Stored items
◇ ◇ ◇

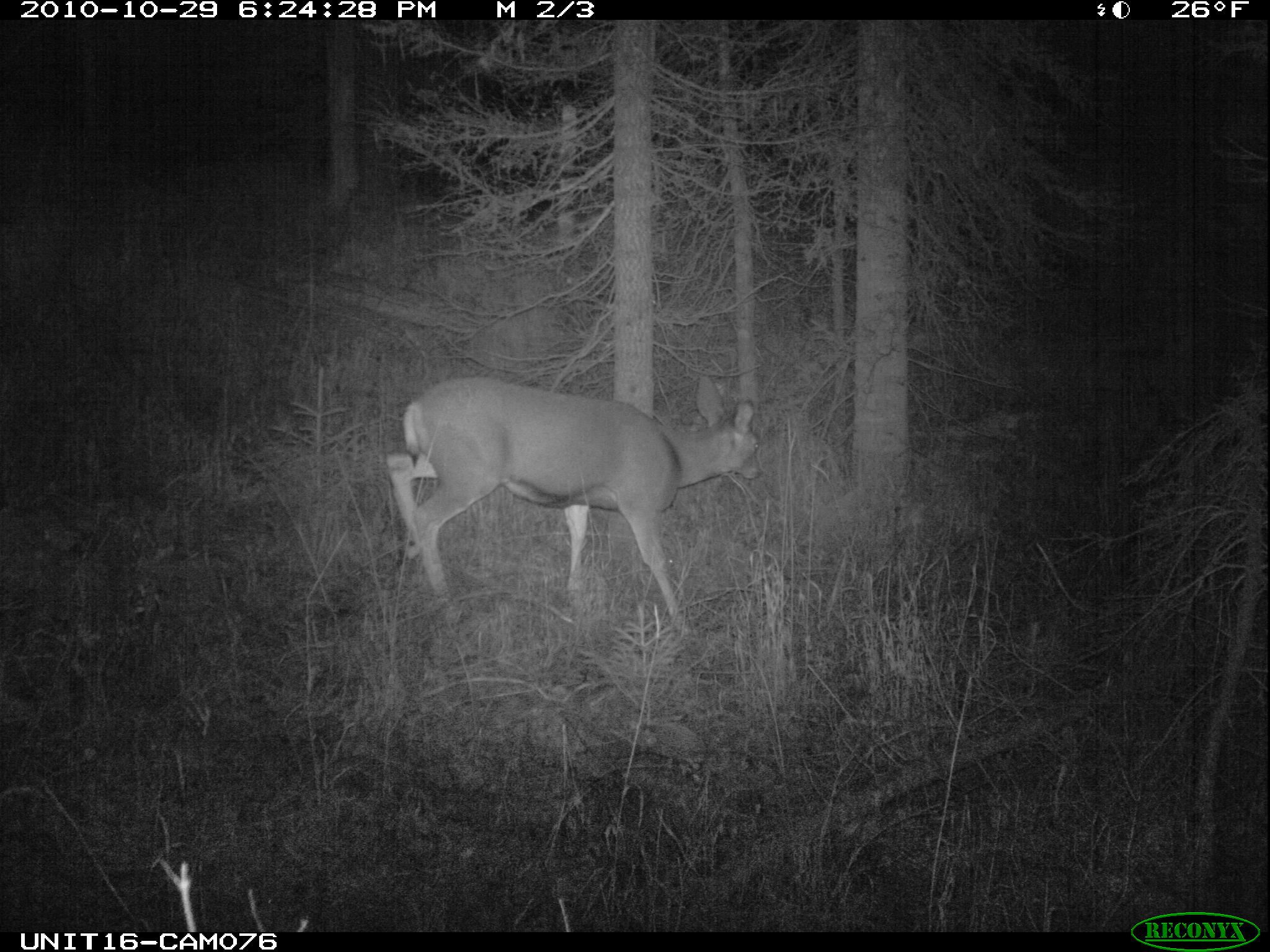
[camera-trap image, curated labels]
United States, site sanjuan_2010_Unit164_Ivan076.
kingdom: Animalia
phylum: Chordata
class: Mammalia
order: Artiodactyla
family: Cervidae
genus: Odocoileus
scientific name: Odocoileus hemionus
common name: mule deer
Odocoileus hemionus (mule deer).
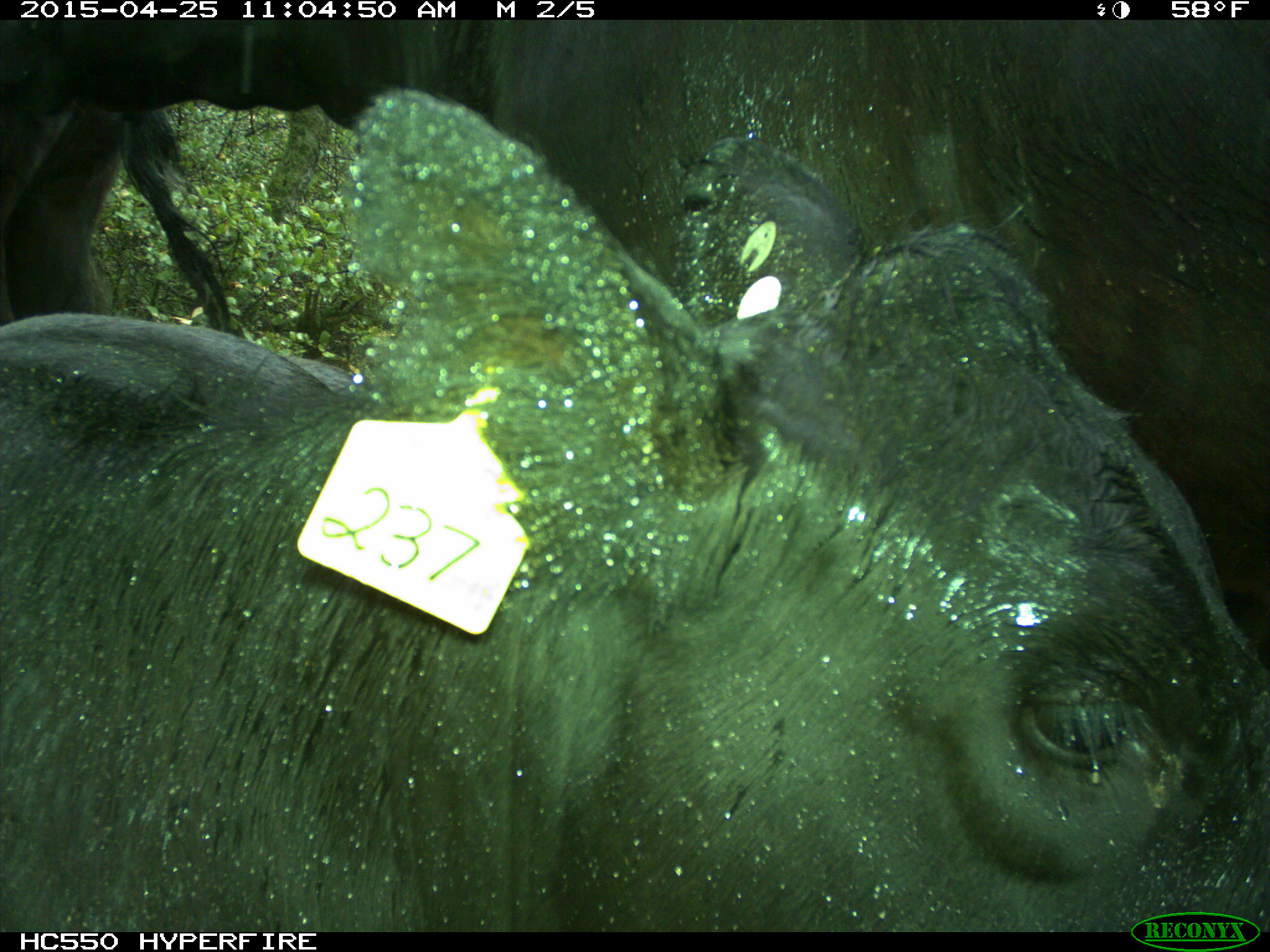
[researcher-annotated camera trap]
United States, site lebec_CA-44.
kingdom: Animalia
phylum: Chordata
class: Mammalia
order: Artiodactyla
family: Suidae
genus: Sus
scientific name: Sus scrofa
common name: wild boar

◇ ◇ ◇

**ASSIGNMENT:** Search each line of the data above for "United", and copy the lines where it occurs.

**ANSWER TO THIS EXERCISE:**
United States, site sanjuan_2010_Unit164_Ivan076.
United States, site lebec_CA-44.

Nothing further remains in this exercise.